Dürre brachte Landwirte in diesem Jahr in Schwierigkeiten
Dürre bringt Landwirte in Schwierigkeiten
CDU-Politiker Alois Gerig
CDU-Politiker Alois Gerig

18.08.2018

Dürre-Sommer und Klimawandel: Landwirte müssen umdenken Von wegen Sommer Sonne Sonnenschein

Die Dürre in diesem Sommer sorgt für Ernteausfälle. Landwirte fordern Hilfe vom Bund. Die ganze Branche müsse aber auch umdenken, sagte der Vorsitzende des Landwirtschaftssausschusses, Gerig, im Interview.

DOMRADIO.DE: Welche Landwirte trifft der Sommer am härtesten?

Alois Gerig (Vorsitzender des Ausschusses für Ernährung und Landwirtschaft im Bundestag und Landwirt): Ohne Zweifel trifft es die Viehhalter am härtesten; von denen sind besonders die betroffen, die im Norden und Osten der Republik leben, weil es da seit Ostern kaum geregnet hat.
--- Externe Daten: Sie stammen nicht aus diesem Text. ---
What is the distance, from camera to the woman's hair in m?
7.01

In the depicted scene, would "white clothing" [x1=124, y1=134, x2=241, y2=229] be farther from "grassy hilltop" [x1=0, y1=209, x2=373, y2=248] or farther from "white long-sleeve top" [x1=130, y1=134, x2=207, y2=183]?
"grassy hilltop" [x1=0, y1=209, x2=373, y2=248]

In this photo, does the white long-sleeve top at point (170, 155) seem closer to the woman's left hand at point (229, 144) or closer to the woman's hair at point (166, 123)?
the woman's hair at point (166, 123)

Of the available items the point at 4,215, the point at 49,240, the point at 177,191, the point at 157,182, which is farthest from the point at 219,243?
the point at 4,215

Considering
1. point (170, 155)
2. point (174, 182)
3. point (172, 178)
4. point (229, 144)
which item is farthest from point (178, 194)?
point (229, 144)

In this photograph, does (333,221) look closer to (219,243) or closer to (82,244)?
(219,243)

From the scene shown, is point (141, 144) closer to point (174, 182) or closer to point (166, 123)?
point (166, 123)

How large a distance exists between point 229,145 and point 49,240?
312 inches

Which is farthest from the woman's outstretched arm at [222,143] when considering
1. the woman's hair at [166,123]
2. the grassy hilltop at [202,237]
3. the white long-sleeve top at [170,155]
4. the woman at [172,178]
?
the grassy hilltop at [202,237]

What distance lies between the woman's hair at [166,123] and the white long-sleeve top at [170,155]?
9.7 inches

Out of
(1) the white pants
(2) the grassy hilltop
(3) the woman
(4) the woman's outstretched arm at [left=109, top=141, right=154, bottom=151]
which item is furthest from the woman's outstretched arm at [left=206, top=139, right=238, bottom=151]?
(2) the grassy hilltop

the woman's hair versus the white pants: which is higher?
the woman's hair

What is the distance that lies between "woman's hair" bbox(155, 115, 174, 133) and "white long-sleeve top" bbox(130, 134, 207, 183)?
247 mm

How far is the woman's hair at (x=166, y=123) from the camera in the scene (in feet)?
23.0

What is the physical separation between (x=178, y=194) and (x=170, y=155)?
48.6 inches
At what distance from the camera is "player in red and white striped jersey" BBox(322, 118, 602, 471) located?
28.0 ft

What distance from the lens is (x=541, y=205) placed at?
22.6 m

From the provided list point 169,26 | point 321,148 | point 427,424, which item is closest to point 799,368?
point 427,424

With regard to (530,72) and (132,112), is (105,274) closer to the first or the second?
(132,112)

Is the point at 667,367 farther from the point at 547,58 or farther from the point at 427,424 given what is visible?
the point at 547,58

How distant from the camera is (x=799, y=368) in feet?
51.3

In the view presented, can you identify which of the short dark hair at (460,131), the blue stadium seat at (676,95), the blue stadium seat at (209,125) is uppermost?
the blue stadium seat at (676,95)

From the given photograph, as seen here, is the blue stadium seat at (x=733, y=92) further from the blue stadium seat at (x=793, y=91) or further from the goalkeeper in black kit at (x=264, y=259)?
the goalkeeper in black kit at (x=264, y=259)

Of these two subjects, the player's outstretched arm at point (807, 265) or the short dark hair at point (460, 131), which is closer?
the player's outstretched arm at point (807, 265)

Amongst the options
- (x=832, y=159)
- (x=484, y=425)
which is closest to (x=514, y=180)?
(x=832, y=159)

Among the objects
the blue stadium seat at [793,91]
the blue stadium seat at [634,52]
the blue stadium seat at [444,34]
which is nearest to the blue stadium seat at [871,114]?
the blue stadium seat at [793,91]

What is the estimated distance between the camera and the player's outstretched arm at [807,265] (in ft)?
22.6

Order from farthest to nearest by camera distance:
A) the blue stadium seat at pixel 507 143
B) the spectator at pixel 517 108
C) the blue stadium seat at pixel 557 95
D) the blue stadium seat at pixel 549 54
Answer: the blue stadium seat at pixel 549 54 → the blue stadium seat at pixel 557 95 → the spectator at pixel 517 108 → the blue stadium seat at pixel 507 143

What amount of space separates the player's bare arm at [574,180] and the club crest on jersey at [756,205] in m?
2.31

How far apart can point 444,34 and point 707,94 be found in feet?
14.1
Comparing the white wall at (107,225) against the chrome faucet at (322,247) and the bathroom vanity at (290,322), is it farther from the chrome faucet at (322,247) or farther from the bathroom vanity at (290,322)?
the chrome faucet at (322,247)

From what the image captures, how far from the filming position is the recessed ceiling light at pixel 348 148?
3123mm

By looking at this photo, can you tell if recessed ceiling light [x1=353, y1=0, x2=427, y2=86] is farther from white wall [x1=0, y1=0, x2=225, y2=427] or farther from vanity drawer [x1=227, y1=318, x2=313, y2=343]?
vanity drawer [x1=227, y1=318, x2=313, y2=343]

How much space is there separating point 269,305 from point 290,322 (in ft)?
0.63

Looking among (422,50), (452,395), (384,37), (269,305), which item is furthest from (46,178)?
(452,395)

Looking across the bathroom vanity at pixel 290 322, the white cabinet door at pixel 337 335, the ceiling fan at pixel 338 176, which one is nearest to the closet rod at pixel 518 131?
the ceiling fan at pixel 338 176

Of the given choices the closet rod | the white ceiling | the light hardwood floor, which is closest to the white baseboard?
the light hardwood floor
DOMRADIO.DE: Sie und auch die Landwirt und fordern Hilfen vom Bund. Jetzt sind Sie ja Vorsitzender des Ausschusses für Ernährung und Landwirtschaft im deutschen Bundestag. Dann wird das doch kein Problem sein, oder?

Gerig: Man hört ja viel und es gibt viele Forderungen. Ich habe das Gefühl, dass in der Gesellschaft die Akzeptanz dafür wächst, dass der Bund in solchen besonderen Situationen Hilfe leisten muss. Ich sage aber auch: Unsere Bundesministerin Julia Klöckner hat recht, wenn sie sagt, dass wir erst eine Analyse brauchen. Wir brauchen die Ernteergebnisse und dann müssen wir entscheiden, welche Landwirte tatsächlich existenziell bedroht sind. Denn wir können nicht mit der Gießkanne über alle landwirtschaftlichen Betriebe ein Hilfsprogramm ausgießen. Nicht alle sind gleich bedroht. Mit dieser Erntebilanz, die die Länder jeweils einreichen, rechnen wir in dieser Woche.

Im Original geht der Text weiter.